The World Still Watches America Fears of waning soft power aside, the U.S. remains the example of free democracy. By Walter Russell Mead

https://www.wsj.com/articles/the-world-still-watches-america-11604360015?mod

For the 58th time since George Washington headed to New York for his first inauguration, U.S. voters are choosing the president, and again the eyes of the world are firmly fixed on the spectacle.

This is partly because American policy still matters. Will Donald Trump or Joe Biden be strong enough to manage a deteriorating U.S.-China relationship—and smart enough to still preserve the elements of cooperation that benefit both parties? What role will the president play in the global recovery from the pandemic? Will he embrace international institutions like the World Trade Organization and agreements like the Paris climate accords, or will he undermine them? How will he deal with rancorous countries like Russia, Turkey and Iran? Will he side with traditional allies in Europe and the Middle East, or will he look for new relationships in an era of shifting geopolitics? Will he open America’s borders to migrants, or will he try to slam them shut?

Not only U.S. voters care about these issues. So do people around the world whose lives will be directly affected by the choice Americans are making this fall.

 

The world’s love-hate relationship with the U.S. is about more than military might and policy ideas. For all the talk about decline and the supposed collapse of American soft power, the U.S. remains the unrivaled diva on the global stage—the most arresting figure, if not always the most sympathetic one, whose antics keep all transfixed.

America is the world’s biggest billboard. Nothing that happens here stays here; everything spreads. If Black Lives Matter protests against police brutality spring up in Minnesota, protesters in Lagos, Nigeria, take note. If U.S. rioters start demolishing Confederate memorials, statues of slave traders go into the river in Britain.
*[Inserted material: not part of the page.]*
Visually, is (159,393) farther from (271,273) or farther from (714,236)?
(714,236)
And if Americans elect a nationalist populist to the presidency, his rhetoric and his ideas will be repeated and sometimes distorted out to the farthest ends of the earth. For good or for bad, the U.S. matters.

America is an experiment in self-governance. The U.S. is a “government of the people, by the people, for the people,” as Lincoln put it. No aristocracy, no cultural or technocratic elite, no religious hierarchy ever quite manages to govern Americans. (Though many have tried, and some are still trying.) And no smooth-tongued demagogue has ever persuaded us to dismantle the constitutional fences that protect our inherited institutions.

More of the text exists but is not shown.